Swiss watch collector César de Trey met a British army officer at a polo match in India in the winter of 1930. The officer had just smashed his watch during a chukka. According to company legend, the officer challenged de Trey to come up with a watch that would stand up to the rough and tumble of polo. On his return to Switzerland, de Trey contacted movement maker Jacques David LeCoultre, who in turn drew on casemaker Jaeger (the two companies only merged in 1937). The result, patented at a very precise 1:15 pm on March 4, 1931, was the Reverso, a watch that could flip over and click home in a second, making the case back the protective front and sealing the dial against a back plate. It was effective and beautiful and quickly became a symbol of Art Deco modernity.

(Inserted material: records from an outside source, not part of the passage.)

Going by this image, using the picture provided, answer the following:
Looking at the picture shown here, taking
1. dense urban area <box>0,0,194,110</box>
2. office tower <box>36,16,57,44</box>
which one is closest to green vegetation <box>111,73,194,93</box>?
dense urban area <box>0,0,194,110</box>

But it wasn’t just the flippable case that made the Reverso a success. When face up, the watch displayed hours and minutes in a simple and elegant dial, a dial that the house was quick to offer in, for the time, rare colorations like brown, red, burgundy, or blue. When closed, however, the upturned case back of the Reverso became a shiny blank canvas, perfectly ripe for decoration and personalization; the Reverso quickly became the setting for engraving monograms, images or highly-detailed enamel painting, something on which the house still prides itself.

Reverso Tribute Small Seconds ($8,750) by Jaeger-LeCoultre.